The findings of this survey reveal clear opportunities for boards to strengthen their governance of disruptive technology. Boards can use independent data and resources to help identify potential disruption, validate existing strategic assumptions and challenge internal bias. They should verify that the implementation of disruptive technology includes an appropriate risk management process that aligns with the organization’s ERM framework. Boards can also pursue education and board refreshment to address knowledge gaps and help identify risks and any potential unknowns related to disruptive technology. Finally, they should strategically challenge whether the company has the right culture, skills and training required to succeed in this transformative age, and dedicate more time to the topic of innovation and disruptive technology during full board sessions.

Questions for the Board to Consider

  • Is the board allocating sufficient time on its agenda, and is the committee structure appropriate to provide effective oversight of technological innovation and disruption?
  • Does the board have the right mix of relevant skills, expertise, perspectives and experiences that allows for effective oversight of technological innovation and disruption?
  • Which resources is the board using to keep abreast of technological trends, innovation and potential disruption?
  • Is the board obtaining independent, external data and information that can be leveraged to gain insights and better evaluate emerging and disruptive risks?
  • Have appropriate and meaningful innovation-related metrics been identified?

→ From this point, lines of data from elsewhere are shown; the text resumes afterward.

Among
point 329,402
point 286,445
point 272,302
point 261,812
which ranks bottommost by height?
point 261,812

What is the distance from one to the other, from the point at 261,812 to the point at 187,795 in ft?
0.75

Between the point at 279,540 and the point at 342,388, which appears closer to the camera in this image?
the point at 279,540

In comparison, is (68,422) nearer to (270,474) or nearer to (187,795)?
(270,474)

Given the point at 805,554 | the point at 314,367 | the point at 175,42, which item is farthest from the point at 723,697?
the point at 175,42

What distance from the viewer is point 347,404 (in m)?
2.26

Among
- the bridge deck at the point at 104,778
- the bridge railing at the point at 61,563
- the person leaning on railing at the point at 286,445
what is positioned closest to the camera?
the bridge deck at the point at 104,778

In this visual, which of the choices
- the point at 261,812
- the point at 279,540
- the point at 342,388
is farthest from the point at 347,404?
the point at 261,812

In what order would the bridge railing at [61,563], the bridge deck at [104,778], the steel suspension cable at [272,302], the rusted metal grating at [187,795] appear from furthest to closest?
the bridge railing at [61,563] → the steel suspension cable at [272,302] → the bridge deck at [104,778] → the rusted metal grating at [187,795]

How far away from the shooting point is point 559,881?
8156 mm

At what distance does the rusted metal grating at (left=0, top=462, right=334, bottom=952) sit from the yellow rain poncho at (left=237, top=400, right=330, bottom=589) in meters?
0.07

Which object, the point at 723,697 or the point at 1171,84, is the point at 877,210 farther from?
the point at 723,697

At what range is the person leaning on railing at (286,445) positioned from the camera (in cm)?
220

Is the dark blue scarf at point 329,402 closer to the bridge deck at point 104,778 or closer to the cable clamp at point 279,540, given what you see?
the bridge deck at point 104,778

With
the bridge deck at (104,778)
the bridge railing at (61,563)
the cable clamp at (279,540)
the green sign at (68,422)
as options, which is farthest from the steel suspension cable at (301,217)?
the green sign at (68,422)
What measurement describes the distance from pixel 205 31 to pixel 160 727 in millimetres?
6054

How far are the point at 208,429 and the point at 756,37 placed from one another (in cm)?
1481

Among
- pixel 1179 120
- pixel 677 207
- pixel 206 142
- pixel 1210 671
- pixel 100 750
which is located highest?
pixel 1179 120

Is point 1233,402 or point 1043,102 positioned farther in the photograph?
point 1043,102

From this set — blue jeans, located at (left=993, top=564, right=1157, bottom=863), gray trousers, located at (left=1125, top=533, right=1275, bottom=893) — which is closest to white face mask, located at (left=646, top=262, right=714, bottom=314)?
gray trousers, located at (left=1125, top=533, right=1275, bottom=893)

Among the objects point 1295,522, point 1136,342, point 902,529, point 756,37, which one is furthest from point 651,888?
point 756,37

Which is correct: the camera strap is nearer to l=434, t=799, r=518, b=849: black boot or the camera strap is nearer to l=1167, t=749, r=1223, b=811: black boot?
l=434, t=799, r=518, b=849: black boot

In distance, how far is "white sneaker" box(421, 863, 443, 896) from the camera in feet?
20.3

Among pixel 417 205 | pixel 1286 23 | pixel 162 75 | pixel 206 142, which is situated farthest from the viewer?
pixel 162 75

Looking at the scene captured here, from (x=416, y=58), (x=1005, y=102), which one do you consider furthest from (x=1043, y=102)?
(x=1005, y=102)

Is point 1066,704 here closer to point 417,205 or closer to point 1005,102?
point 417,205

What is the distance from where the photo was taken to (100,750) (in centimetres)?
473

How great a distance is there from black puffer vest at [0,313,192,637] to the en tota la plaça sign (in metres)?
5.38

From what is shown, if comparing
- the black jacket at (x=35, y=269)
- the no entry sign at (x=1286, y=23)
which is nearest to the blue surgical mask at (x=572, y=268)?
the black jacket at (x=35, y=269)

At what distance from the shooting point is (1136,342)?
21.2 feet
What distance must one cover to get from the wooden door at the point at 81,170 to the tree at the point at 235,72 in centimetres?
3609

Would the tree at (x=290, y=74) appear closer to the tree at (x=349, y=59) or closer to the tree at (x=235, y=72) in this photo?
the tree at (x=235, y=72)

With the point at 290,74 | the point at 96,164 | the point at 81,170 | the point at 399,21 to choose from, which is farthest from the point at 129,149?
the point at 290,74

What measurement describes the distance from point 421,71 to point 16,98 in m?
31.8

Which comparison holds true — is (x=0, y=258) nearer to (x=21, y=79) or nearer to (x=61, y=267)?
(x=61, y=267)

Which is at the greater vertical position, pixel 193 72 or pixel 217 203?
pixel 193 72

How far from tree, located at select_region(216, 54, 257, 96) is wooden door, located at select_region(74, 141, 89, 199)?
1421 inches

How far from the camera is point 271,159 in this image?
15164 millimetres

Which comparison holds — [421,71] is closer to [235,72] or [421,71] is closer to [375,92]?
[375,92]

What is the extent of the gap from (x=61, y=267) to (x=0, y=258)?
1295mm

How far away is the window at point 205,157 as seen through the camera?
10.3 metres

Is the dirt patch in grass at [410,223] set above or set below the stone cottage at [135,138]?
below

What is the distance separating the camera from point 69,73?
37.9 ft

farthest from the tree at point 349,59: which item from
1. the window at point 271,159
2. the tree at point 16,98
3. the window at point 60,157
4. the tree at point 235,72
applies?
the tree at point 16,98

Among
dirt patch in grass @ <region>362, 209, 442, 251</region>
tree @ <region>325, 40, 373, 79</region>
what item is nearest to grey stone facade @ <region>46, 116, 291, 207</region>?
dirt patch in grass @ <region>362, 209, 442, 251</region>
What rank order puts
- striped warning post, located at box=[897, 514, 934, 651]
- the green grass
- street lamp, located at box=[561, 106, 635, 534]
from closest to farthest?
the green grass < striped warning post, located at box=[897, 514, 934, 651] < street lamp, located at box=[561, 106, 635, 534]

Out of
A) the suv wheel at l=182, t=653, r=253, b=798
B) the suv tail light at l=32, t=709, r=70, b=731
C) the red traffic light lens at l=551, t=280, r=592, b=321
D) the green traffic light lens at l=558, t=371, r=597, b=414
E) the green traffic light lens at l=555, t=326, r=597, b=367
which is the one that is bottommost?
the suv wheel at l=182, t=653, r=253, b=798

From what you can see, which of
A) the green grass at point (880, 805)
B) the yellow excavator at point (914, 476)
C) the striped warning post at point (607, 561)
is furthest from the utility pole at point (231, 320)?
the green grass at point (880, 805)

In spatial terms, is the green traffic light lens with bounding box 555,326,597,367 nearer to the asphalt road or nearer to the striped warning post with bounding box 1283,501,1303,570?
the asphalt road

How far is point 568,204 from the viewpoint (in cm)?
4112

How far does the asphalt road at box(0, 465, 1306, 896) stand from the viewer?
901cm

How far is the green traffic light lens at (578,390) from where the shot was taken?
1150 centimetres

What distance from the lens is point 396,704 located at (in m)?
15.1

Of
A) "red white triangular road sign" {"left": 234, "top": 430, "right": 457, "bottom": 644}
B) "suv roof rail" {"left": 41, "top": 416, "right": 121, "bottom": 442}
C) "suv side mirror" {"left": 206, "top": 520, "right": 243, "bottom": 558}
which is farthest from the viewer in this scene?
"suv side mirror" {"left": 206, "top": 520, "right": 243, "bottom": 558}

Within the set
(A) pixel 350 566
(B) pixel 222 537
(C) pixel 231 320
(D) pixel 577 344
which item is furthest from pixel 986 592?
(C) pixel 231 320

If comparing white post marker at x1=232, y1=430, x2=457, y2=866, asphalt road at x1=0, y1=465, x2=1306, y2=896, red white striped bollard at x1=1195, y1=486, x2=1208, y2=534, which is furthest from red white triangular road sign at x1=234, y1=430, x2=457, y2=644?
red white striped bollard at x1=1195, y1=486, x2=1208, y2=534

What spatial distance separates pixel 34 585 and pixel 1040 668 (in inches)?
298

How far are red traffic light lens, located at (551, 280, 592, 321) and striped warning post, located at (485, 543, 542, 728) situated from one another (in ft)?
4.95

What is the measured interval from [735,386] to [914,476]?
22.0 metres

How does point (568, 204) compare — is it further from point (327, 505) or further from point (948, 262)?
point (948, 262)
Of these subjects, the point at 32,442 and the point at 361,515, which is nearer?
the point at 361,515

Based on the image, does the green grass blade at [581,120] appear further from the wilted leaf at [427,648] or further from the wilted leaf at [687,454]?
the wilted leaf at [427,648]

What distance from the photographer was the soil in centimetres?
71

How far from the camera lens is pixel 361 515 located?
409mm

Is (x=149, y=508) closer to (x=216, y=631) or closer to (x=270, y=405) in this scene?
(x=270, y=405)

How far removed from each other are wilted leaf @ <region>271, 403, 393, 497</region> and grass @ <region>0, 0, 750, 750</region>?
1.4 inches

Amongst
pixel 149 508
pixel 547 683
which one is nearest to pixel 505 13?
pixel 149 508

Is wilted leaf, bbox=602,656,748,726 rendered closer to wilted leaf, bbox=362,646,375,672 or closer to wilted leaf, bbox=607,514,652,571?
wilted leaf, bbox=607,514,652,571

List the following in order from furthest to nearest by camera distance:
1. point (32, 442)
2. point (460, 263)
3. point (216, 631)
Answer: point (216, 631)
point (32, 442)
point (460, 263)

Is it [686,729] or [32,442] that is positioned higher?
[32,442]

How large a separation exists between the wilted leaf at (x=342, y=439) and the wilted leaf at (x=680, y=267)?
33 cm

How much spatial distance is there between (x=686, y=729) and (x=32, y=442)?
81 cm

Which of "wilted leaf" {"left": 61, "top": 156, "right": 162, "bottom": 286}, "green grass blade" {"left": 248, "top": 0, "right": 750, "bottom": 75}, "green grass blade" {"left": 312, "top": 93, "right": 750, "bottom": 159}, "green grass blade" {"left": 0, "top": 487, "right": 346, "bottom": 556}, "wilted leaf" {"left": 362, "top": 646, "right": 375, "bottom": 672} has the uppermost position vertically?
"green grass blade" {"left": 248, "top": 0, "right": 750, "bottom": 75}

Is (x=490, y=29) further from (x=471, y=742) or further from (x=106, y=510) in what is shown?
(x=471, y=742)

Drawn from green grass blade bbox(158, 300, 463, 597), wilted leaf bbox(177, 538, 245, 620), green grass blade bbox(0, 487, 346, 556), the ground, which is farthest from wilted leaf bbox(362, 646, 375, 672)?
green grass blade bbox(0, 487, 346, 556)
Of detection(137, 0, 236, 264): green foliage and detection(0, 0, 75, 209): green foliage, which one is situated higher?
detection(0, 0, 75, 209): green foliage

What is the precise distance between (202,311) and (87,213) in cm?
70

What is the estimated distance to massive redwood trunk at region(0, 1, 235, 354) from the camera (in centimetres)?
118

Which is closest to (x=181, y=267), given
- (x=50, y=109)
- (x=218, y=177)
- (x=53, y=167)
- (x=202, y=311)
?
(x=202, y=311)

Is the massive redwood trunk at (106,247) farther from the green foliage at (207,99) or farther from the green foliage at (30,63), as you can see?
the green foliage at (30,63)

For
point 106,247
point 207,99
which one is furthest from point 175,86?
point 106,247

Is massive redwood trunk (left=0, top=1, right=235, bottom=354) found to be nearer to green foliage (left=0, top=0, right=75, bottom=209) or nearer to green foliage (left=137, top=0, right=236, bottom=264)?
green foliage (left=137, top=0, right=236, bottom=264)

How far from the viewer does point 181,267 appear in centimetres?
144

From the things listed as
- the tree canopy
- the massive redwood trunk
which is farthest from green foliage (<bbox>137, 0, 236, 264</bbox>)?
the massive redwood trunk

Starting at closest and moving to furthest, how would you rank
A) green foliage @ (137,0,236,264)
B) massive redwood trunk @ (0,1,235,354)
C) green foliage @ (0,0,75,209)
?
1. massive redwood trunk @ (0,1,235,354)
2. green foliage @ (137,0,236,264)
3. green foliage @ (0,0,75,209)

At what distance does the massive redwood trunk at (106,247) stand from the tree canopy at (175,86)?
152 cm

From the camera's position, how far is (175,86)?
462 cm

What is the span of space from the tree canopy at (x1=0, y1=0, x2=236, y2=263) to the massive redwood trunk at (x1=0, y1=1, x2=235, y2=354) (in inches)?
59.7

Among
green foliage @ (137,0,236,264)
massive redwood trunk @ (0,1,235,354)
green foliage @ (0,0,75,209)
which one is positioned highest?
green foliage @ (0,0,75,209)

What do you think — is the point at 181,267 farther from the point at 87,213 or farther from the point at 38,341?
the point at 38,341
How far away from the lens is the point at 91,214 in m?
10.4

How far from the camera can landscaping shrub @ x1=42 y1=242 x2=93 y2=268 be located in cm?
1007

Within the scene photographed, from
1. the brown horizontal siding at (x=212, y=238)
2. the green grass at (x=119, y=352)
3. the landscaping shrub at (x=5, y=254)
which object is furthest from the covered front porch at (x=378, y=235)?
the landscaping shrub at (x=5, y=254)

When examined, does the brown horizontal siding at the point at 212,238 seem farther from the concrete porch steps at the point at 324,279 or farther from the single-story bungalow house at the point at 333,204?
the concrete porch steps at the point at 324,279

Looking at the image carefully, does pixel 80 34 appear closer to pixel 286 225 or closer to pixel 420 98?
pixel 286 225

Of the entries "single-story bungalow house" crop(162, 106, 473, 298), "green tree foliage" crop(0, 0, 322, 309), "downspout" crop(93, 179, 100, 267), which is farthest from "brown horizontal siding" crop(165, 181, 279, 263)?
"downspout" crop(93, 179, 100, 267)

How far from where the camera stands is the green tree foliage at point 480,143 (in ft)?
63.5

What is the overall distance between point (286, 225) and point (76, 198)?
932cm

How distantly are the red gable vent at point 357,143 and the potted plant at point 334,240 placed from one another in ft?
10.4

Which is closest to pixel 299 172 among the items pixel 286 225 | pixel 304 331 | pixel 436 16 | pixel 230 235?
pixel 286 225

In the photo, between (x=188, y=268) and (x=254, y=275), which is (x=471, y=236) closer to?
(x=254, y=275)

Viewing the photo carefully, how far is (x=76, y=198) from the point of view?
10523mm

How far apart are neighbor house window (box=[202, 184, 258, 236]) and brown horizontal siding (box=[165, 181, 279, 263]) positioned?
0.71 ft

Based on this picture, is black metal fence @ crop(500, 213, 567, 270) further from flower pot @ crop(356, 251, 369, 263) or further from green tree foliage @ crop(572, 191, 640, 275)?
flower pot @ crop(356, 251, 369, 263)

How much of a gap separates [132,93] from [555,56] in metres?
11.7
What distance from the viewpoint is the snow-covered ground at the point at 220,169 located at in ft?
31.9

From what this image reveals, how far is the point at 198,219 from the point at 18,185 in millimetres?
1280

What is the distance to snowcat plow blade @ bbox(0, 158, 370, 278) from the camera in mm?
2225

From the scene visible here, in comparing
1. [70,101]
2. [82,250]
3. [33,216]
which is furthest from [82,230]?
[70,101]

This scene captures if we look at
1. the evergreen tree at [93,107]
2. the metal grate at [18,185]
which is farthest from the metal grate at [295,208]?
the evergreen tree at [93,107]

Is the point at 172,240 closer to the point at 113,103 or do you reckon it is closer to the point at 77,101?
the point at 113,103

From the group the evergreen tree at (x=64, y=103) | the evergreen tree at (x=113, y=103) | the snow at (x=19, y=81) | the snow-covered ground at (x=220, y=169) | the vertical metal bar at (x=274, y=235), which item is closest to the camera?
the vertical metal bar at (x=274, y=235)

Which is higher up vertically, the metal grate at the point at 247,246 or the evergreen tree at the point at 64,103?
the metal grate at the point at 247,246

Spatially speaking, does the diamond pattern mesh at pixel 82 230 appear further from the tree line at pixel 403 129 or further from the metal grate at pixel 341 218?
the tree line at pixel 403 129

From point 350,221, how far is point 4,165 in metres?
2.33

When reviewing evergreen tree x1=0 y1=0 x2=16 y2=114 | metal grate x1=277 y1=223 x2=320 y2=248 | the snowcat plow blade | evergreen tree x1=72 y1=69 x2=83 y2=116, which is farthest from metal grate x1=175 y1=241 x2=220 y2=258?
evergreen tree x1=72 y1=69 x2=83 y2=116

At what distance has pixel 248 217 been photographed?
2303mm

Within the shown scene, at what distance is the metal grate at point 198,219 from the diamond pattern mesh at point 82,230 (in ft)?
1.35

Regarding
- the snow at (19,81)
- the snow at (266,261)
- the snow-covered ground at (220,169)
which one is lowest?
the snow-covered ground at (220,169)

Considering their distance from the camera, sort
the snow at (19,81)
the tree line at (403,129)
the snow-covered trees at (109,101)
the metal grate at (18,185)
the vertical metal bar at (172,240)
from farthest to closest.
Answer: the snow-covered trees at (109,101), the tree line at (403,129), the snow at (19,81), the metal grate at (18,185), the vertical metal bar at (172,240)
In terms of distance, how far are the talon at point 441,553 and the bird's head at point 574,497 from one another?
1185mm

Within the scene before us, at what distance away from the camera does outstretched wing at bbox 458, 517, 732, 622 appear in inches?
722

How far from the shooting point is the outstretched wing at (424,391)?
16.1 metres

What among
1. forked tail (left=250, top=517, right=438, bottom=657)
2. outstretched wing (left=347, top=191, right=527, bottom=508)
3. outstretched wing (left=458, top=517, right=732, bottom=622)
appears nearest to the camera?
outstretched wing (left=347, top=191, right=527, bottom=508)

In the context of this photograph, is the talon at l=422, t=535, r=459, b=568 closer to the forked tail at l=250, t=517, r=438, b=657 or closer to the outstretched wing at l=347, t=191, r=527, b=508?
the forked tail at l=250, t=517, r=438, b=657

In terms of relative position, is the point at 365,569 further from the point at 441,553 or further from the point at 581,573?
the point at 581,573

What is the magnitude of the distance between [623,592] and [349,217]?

If so, how often is the board reviewing these metrics?
  • Are there any specific education and training topics that would enhance the board’s oversight of technological innovation and disruption?

Survey Methodology

In March and April 2019, Corporate Board Member and EY surveyed 365 public company directors to determine how disruptive technologies are impacting the boardroom. The survey was conducted online, anonymously.

Respondent Demographics

Executive director 4%
Independent director 81%
Lead director 9%
Board chair 13%

*Respondents were asked to select all that apply

Market Capitalization:
Less than $50 million 4%
$50 million to $300 million 10%
$300 million to $2 billion 28%
$2 billion to $10 billion 38%
$10 billion to $300 billion 19%
$300 billion+ 1%

*Percentages may not add up due to rounding

Financial Services 24%
Technology 15%
Consumer Products & Retail 12%
Life Sciences 9%
Real Estate, Hospitality & Construction 9%
Automotive & Transportation 8%
Power & Utilities 7%
Health 4%
Mining & Metals 4%
Oil & Gas 4%
Government & Public Sector 2%
Media & Entertainment 2%
Telecommunications 1%

*Percentages may not add up due to rounding

Committee Seats:
Audit/Risk 64%
Nominating/Governance 62%
Compensation 55%
Other 30%
Technology/Innovation 10%

*Respondents were asked to select all that apply.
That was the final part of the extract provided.